Task goal: Put the lines from the one containing "Noticing the scene" up to and including the one containing "64.1 inches" into a numbered list, omitting any blank lines.

(Excerpts from a spatial dataset)
◆ ◆ ◆ ◆
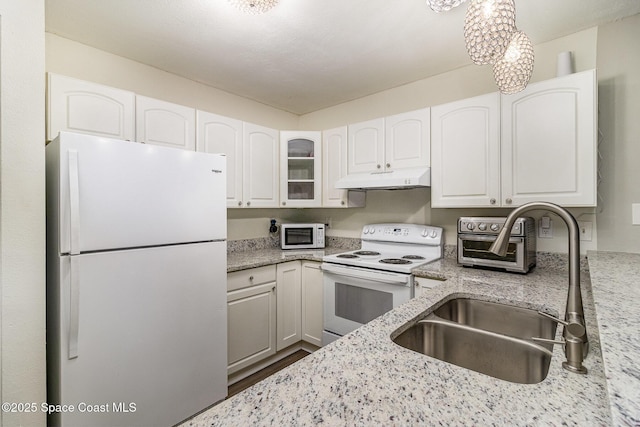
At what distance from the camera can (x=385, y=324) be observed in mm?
1009

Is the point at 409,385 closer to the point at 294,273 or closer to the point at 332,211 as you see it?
the point at 294,273

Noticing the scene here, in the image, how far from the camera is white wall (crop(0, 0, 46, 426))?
1.19 meters

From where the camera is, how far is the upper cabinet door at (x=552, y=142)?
64.1 inches

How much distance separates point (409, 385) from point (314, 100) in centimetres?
285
◆ ◆ ◆ ◆
Result of the task:
1. Noticing the scene here, in the image, how far from the camera is white wall (crop(0, 0, 46, 426))?
2. 1.19 meters
3. From where the camera is, how far is the upper cabinet door at (x=552, y=142)?
4. 64.1 inches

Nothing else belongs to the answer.